A run of records
* begin *
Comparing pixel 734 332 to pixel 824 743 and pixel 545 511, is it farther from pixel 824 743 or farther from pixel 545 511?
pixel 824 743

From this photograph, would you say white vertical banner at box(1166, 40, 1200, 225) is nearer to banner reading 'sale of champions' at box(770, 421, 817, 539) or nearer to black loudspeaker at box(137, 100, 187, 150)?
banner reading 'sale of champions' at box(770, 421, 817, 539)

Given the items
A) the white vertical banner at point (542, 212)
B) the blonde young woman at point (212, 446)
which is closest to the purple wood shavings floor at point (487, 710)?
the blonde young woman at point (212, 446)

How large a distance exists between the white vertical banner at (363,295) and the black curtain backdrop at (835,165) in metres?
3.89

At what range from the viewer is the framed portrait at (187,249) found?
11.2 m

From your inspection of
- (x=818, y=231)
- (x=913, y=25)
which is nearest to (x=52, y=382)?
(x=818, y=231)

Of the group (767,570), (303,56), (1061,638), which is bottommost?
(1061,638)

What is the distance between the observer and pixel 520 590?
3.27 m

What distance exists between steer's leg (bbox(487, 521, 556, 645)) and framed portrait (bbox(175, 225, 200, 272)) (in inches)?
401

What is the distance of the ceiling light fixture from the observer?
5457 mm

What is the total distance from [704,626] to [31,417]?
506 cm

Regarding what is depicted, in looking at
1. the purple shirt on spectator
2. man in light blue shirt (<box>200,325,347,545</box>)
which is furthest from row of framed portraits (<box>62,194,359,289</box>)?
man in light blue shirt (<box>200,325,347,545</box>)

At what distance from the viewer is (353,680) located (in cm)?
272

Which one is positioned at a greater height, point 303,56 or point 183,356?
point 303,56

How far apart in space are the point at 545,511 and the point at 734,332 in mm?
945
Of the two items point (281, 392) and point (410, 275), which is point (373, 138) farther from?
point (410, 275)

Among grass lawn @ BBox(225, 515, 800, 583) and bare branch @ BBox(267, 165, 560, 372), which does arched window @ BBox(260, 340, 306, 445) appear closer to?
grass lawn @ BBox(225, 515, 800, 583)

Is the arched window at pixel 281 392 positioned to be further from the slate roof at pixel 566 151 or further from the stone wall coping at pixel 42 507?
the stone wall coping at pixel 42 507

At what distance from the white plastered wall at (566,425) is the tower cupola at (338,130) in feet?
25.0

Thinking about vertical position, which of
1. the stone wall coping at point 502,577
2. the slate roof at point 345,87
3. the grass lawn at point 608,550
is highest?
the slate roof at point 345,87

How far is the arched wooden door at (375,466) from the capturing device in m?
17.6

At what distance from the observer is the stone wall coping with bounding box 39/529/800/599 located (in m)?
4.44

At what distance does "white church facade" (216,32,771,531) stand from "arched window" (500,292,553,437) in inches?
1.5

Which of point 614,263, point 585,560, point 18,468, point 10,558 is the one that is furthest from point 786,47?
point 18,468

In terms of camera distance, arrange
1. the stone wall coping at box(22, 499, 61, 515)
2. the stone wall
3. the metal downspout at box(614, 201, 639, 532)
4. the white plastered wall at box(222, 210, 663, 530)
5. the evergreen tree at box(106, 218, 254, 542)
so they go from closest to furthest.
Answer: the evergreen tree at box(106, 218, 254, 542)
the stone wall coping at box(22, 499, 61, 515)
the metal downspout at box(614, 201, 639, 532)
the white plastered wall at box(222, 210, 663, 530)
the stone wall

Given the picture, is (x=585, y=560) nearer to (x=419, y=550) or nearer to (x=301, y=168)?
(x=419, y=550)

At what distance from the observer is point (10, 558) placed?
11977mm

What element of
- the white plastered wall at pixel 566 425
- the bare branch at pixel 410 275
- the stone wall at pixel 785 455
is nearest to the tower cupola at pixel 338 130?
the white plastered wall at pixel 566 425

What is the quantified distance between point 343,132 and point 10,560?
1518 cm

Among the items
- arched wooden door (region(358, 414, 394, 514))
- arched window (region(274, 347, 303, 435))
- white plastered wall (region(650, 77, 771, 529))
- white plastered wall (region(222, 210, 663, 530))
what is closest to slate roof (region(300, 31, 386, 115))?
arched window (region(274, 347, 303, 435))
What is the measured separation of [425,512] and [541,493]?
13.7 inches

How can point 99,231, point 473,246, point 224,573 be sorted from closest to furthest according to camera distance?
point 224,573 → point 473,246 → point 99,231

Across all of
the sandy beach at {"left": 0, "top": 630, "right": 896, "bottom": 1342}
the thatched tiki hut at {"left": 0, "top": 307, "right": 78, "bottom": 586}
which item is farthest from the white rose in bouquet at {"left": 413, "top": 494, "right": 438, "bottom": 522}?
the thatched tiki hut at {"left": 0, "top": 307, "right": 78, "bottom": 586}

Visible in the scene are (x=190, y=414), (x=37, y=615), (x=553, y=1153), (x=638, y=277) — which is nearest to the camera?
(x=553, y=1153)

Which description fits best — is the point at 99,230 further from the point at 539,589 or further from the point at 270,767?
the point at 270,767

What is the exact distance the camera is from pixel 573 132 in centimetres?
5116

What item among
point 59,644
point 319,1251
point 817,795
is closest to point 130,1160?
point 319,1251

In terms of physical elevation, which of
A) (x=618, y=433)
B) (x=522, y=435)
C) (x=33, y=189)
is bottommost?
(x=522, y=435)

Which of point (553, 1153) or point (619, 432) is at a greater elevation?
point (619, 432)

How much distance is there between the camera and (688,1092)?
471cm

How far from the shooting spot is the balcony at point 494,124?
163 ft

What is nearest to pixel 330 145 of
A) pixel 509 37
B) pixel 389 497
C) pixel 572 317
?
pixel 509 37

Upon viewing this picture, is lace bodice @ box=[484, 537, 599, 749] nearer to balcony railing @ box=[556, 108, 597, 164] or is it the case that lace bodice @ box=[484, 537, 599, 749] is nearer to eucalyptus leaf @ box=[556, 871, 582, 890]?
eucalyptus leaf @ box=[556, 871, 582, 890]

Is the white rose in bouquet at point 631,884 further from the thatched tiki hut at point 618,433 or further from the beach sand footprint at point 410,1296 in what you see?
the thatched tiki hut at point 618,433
* end *
* _TASK DETAILS_
Retype the material in full, character for character.

* _RESULT BELOW_
Comparing pixel 734 332 to pixel 824 743 and pixel 545 511, is it farther from pixel 824 743 or farther from pixel 545 511?
pixel 824 743

From this photograph, would you say white vertical banner at box(1166, 40, 1200, 225) is nearer to banner reading 'sale of champions' at box(770, 421, 817, 539) or nearer to black loudspeaker at box(137, 100, 187, 150)?
banner reading 'sale of champions' at box(770, 421, 817, 539)

Given the items
A) the white vertical banner at point (542, 212)
B) the blonde young woman at point (212, 446)
which is closest to the purple wood shavings floor at point (487, 710)?
the blonde young woman at point (212, 446)

How large a distance exists between the white vertical banner at (363,295) and the black curtain backdrop at (835,165) in metres?
3.89

At what range from the viewer is the framed portrait at (187,249) found?
11.2 m

From your inspection of
- (x=818, y=231)
- (x=913, y=25)
which is nearest to (x=52, y=382)?
(x=818, y=231)

Of the group (767,570), (303,56), (1061,638), which is bottommost?
(1061,638)

What is the distance between the observer and pixel 520 590?
3.27 m

What distance exists between steer's leg (bbox(487, 521, 556, 645)) and framed portrait (bbox(175, 225, 200, 272)) (in inches)?
401

What is the distance of the ceiling light fixture from the observer?
5457 mm

What is the total distance from [704,626] to [31,417]?
506 cm

Regarding what is depicted, in looking at
1. the purple shirt on spectator
2. man in light blue shirt (<box>200,325,347,545</box>)
which is furthest from row of framed portraits (<box>62,194,359,289</box>)?
man in light blue shirt (<box>200,325,347,545</box>)

At what distance from the viewer is (353,680) located (in cm)?
272

Which one is positioned at a greater height, point 303,56 or point 183,356?
point 303,56

How far apart in space are the point at 545,511 and the point at 734,332 in mm?
945
Of the two items point (281, 392) and point (410, 275), which is point (373, 138) farther from?
point (410, 275)

Among grass lawn @ BBox(225, 515, 800, 583) and bare branch @ BBox(267, 165, 560, 372), which does arched window @ BBox(260, 340, 306, 445) appear closer to?
grass lawn @ BBox(225, 515, 800, 583)

Is the arched window at pixel 281 392 positioned to be further from the slate roof at pixel 566 151 or further from the stone wall coping at pixel 42 507?
the stone wall coping at pixel 42 507

At what distance from the white plastered wall at (566,425) is the tower cupola at (338,130) in feet?
25.0

Thinking about vertical position, which of
1. the stone wall coping at point 502,577
2. the slate roof at point 345,87
3. the grass lawn at point 608,550
is highest?
the slate roof at point 345,87

How far is the arched wooden door at (375,466) from the capturing device in m?
17.6

At what distance from the observer is the stone wall coping with bounding box 39/529/800/599 located (in m)?
4.44

At what distance does "white church facade" (216,32,771,531) stand from "arched window" (500,292,553,437) in inches?
1.5

Which of point 614,263, point 585,560, point 18,468, point 10,558 is the one that is furthest from point 786,47?
point 18,468

In terms of camera distance, arrange
1. the stone wall coping at box(22, 499, 61, 515)
2. the stone wall
3. the metal downspout at box(614, 201, 639, 532)
4. the white plastered wall at box(222, 210, 663, 530)
5. the evergreen tree at box(106, 218, 254, 542)
so they go from closest to furthest.
Answer: the evergreen tree at box(106, 218, 254, 542)
the stone wall coping at box(22, 499, 61, 515)
the metal downspout at box(614, 201, 639, 532)
the white plastered wall at box(222, 210, 663, 530)
the stone wall

Given the picture, is (x=585, y=560) nearer to (x=419, y=550) or nearer to (x=301, y=168)?
(x=419, y=550)

At what distance from the observer is point (10, 558) placed?
11977mm

What element of
- the white plastered wall at pixel 566 425
- the bare branch at pixel 410 275
- the stone wall at pixel 785 455
is nearest to the tower cupola at pixel 338 130?
the white plastered wall at pixel 566 425

What is the quantified distance between point 343,132 and point 10,560?
1518 cm

Among the items
- arched wooden door (region(358, 414, 394, 514))
- arched window (region(274, 347, 303, 435))
- white plastered wall (region(650, 77, 771, 529))
- white plastered wall (region(222, 210, 663, 530))
what is closest to slate roof (region(300, 31, 386, 115))?
arched window (region(274, 347, 303, 435))
What is the measured separation of [425,512] and [541,493]?
13.7 inches

How can point 99,231, point 473,246, point 224,573 be sorted from closest to furthest according to camera distance?
point 224,573 → point 473,246 → point 99,231

Across all of
the sandy beach at {"left": 0, "top": 630, "right": 896, "bottom": 1342}
the thatched tiki hut at {"left": 0, "top": 307, "right": 78, "bottom": 586}
which item is farthest from the white rose in bouquet at {"left": 413, "top": 494, "right": 438, "bottom": 522}?
the thatched tiki hut at {"left": 0, "top": 307, "right": 78, "bottom": 586}

Visible in the scene are (x=190, y=414), (x=37, y=615), (x=553, y=1153), (x=638, y=277) — which is nearest to the camera?
(x=553, y=1153)

Which description fits best — is the point at 99,230 further from the point at 539,589 or further from the point at 270,767?
the point at 270,767

What is the exact distance the camera is from pixel 573 132 in centimetres?
5116

What item among
point 59,644
point 319,1251
point 817,795
is closest to point 130,1160?
point 319,1251

In terms of physical elevation, which of
A) (x=618, y=433)
B) (x=522, y=435)
C) (x=33, y=189)
is bottommost?
(x=522, y=435)

Which of point (553, 1153) or point (619, 432) is at a greater elevation?
point (619, 432)

How much distance is there between the camera and (688,1092)?
471cm

How far from the shooting spot is the balcony at point 494,124?
163 ft

What is nearest to pixel 330 145 of
A) pixel 509 37
B) pixel 389 497
C) pixel 572 317
?
pixel 509 37

Upon viewing this picture, is lace bodice @ box=[484, 537, 599, 749] nearer to balcony railing @ box=[556, 108, 597, 164] or is it the case that lace bodice @ box=[484, 537, 599, 749] is nearer to eucalyptus leaf @ box=[556, 871, 582, 890]?
eucalyptus leaf @ box=[556, 871, 582, 890]

Is the white rose in bouquet at point 631,884 further from the thatched tiki hut at point 618,433 or further from the beach sand footprint at point 410,1296 in what you see?
the thatched tiki hut at point 618,433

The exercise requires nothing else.